Hacker breachs US nuke security system
Hacker breachs US nuke security system
1,500 employees of National Nuclear Security Administration in New Mexico are exposed to threat.

Washington: A computer hacker stole a file containing the names and Social Security numbers of 1,500 people working for the US Energy Department's nuclear weapons agency.

Officials told a congressional hearing yesterday that the department's senior managers were informed only two days ago of last September's incident, which was somewhat similar to recent problems at the Veterans Affairs Department. None of the victims was notified, they said.
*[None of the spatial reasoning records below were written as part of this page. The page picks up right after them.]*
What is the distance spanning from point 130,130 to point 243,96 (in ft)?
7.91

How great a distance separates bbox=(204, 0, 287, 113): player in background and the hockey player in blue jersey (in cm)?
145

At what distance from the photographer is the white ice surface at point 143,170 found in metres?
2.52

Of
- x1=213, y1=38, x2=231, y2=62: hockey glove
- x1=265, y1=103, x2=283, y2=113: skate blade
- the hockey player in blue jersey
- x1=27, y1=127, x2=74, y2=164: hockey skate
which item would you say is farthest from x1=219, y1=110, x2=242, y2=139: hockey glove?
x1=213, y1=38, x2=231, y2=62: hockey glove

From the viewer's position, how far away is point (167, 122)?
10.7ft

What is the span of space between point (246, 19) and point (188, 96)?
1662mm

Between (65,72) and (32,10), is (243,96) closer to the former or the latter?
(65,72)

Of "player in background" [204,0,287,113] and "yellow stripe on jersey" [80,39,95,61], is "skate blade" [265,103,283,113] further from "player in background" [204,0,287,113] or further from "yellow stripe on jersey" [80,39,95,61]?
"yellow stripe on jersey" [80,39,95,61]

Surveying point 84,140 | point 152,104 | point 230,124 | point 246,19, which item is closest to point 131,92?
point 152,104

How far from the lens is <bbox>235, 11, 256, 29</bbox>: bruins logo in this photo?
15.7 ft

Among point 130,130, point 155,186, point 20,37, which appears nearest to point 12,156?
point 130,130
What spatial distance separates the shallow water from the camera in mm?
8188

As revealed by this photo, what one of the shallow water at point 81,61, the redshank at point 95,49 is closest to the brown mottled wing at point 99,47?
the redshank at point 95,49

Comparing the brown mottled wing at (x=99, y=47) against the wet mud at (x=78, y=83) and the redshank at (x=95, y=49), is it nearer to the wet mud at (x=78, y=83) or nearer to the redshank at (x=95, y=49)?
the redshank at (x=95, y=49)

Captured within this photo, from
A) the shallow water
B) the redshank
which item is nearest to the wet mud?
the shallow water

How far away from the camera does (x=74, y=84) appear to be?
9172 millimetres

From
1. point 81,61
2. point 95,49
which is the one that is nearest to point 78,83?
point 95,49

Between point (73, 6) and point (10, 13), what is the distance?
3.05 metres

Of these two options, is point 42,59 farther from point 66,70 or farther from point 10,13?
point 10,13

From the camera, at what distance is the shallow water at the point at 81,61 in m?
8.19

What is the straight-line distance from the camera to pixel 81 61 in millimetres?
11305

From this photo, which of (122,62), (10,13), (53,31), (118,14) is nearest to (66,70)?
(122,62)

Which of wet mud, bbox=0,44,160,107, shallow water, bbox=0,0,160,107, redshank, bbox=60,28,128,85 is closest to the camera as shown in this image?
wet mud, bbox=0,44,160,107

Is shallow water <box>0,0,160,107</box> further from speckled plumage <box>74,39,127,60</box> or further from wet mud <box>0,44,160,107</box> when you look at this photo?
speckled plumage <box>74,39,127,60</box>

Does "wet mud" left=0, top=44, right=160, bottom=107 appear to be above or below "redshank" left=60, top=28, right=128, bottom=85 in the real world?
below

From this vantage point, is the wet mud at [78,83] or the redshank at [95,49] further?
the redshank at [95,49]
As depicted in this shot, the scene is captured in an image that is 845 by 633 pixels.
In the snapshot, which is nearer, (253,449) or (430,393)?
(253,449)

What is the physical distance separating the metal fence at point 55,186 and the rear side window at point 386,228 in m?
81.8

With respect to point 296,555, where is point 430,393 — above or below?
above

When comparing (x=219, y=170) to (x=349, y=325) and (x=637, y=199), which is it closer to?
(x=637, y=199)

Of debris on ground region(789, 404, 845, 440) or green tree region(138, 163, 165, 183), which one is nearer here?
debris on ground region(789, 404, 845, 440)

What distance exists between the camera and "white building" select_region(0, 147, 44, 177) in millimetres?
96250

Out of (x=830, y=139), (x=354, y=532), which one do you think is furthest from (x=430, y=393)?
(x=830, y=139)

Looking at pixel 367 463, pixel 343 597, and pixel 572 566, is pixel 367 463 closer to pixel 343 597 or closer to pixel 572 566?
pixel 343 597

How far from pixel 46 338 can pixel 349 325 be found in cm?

The data theft occurred in a computer system at a service center belonging to the National Nuclear Security Administration in New Mexico. The file contained information about contract workers throughout the agency's nuclear weapons complex, a department spokesman said.

The administrator, Linton Brooks, told a House of Representatives hearing that he learned of the security breach in late September but did not inform Energy Secretary Samuel Bodman about it. It had occurred earlier that month.

Brooks blamed a misunderstanding for the failure to inform either Bodman or Deputy Energy Secretary Clay Sell about the security breach. Brooks' NNSA is a semiautonomous agency within the department, and he said he assumed DOE's counterintelligence office would have briefed the two senior officials.

"That's hogwash," Rep Joe Barton, chairman of the Energy and Commerce Committee, told Brooks. "You report directly to the secretary. You meet with him or the deputy every day. You had a major breach of your own security, and yet you didn't inform the secretary."

Bodman learned of the theft two days ago, according to his spokesman, Craig Stevens.